Jackie Carr

Personal information
- Full name: John Carr
- Date of birth: 12 January 1924
- Place of birth: Bishopbriggs, Scotland
- Date of death: 18 December 1990 (aged 66)
- Place of death: Glasgow, Scotland
- Position(s): Winger

Senior career*
- Years: Team / Apps / (Gls)
- Kirkintilloch Rob Roy
- St Roch's
- Clyde
- 1946–1947: Alloa Athletic
- 1948–1951: Gillingham / 73 / (26)
- 1951–1952: Chelmsford City / 17 / (1)

= Jackie Carr (Scottish footballer) =

Scottish footballer (1924–1990)

John Carr (12 January 1924 – 18 December 1990) was a Scottish footballer who played as a winger.

==Career==
Prior to playing senior football, Carr played at junior level at Kirkintilloch Rob Roy and St Roch's.

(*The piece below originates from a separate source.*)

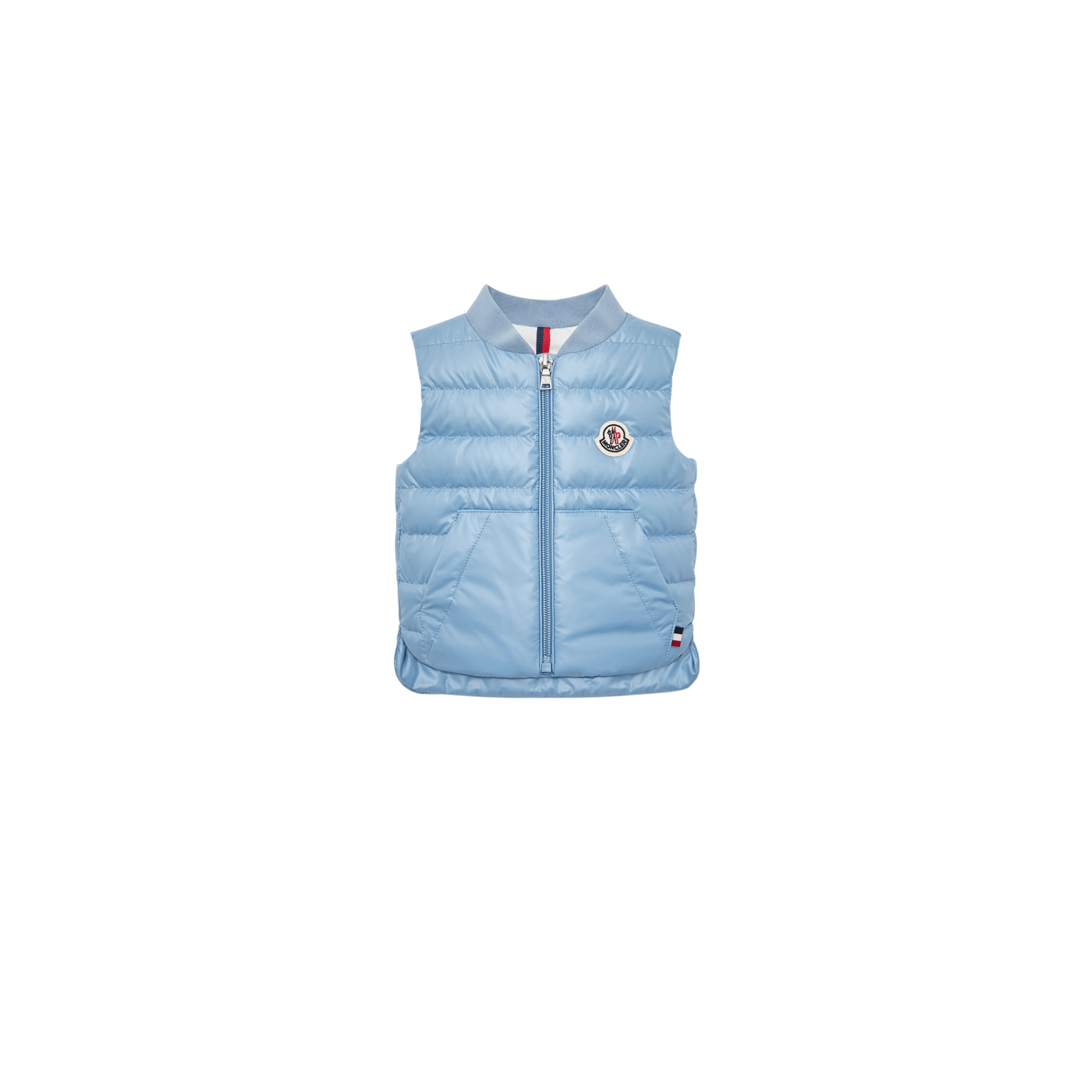 Moncler  Rezzan Down Gilet for Boys in Blue, Size: 3Y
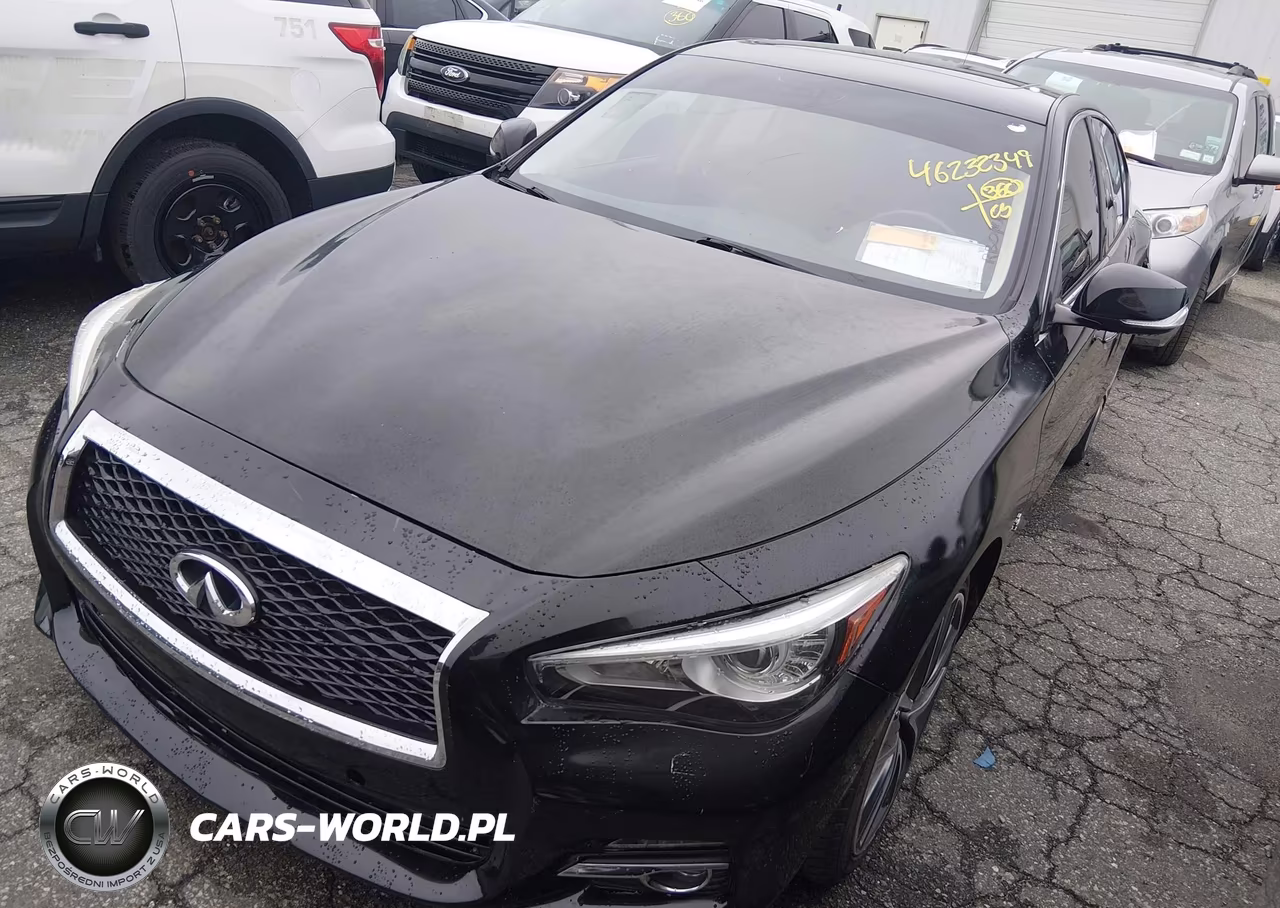 2015 Infiniti Q50 Premium-Sport VIN:JN1BV7ARXFM404010 - 2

Carr played senior football for Clyde (during World War II) and Alloa Athletic in Scotland, before signing for Gillingham in June 1948. On 1 September 1948, Carr made his debut for Gillingham in a 5–0 away win against Dartford. Carr scored 12 goals in each of his Southern League seasons with Gillingham, remaining with the club as they won re-election to the Football League in 1950. In his final season at the club, Carr scored two goals in 11 Football League appearances, before signing for Chelmsford City in August 1951.